Actualités

Table Ronde: PPP et Société civile pour un Maroc meilleur

Table Ronde: PPP et Société civile pour un Maroc meilleur

La Fondation Zakoura a organisé la table ronde « Quand Partenariats Publics-Privés et Société civile s’engagent pour un Maroc meilleur » dans le cadre de son Partners Day en présence d’acteurs clés et décideurs du secteur et avec la participation de M. Behzad Noubary, Représentant adjoint de l’Unicef Maroc, M. Abdelmouneim Madani, Directeur Général de l’Anapec et M. Jalal Charaf, Directeur Général Délégué de la CGEM, sous la modération de Mme Rita El Kadiri.

Cette table ronde a permis d’engager le débat sur la mutualisation des efforts entre la société civile et les secteurs public et privé et a mis en exergue l’importance d'une forte convergence afin de permettre une universalité de l’action publique.
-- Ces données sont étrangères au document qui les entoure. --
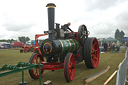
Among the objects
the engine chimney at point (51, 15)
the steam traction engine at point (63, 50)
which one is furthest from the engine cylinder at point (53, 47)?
the engine chimney at point (51, 15)

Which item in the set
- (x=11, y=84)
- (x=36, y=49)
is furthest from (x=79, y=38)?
(x=36, y=49)

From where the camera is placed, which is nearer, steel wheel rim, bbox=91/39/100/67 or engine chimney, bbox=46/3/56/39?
engine chimney, bbox=46/3/56/39

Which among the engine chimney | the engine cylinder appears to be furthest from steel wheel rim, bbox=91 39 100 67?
the engine chimney

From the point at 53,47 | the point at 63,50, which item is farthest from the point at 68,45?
the point at 53,47

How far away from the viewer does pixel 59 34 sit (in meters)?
5.01

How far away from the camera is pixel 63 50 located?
15.2 ft

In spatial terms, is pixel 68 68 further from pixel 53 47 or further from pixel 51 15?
pixel 51 15

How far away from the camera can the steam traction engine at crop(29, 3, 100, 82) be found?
13.8 feet

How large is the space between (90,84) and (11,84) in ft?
7.60

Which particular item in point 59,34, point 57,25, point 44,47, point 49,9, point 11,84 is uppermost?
point 49,9

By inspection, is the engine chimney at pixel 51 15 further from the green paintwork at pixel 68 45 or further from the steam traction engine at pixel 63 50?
the green paintwork at pixel 68 45

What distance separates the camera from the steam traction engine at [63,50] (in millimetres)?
4199

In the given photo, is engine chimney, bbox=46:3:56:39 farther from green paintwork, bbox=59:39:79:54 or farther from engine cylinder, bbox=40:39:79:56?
green paintwork, bbox=59:39:79:54

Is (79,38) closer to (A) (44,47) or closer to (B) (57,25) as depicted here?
(B) (57,25)
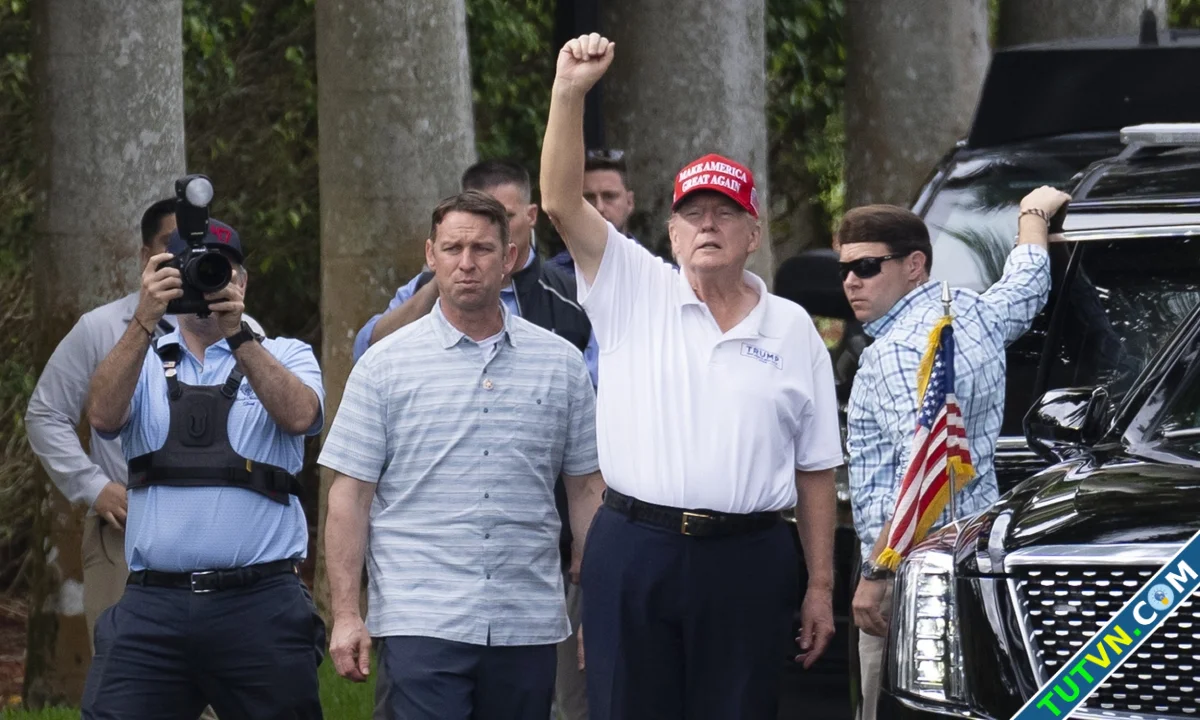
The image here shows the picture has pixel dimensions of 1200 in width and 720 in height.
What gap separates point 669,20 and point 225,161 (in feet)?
17.2

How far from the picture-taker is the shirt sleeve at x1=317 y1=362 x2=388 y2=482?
6.50 metres

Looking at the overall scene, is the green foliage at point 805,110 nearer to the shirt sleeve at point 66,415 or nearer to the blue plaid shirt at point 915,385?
the shirt sleeve at point 66,415

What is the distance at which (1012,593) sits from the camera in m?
5.36

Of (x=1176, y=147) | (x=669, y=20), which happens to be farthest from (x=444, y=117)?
(x=1176, y=147)

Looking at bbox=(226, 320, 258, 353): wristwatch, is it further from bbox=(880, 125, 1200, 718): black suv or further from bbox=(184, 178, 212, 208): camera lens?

A ce titre, M. Madani a souligné que dans un contexte où l’opérateur public est dans l’incapacité d’assurer l’exhaustivité de la couverture du territoire dans l’action publique, la convergence avec l’entreprise et la société civile se justifie d’autant plus que cette dernière a non seulement un rôle de plaidoyer et de contrôle de l’action publique mais aussi un rôle de stimulateur de cette action en tant qu’acteur agile et innovant. Il a cité l’exemple de la généralisation du préscolaire qui, notamment suite au plaidoyer de la société civile, a été reconnue comme priorité nationale et est aujourd’hui, au cœur de cette mutualisation des efforts.

M. Noubary a renchéri en précisant que la capacité de la société civile à produire une action publique innovante, invite l’Etat et le privé à rechercher cette convergence fructueuse. En effet, la société civile bénéficie d’avantages comparatifs indéniables, la flexibilité et l’agilité, qui lui permettent, selon M. Noubary, de modéliser des programmes innovants, de les tester et de les ajuster avant d’initier leur déploiement à plus grande échelle. Il a souligné que cependant, pour atteindre cet objectif d’impact, la société civile doit s’allier la participation du public et du privé. A ce titre, M. Noubary a notamment salué l’exceptionnalité du partenariat public-société civile au Maroc, un modèle formalisé qui rend les deux opérateurs très proches en matière de collaboration.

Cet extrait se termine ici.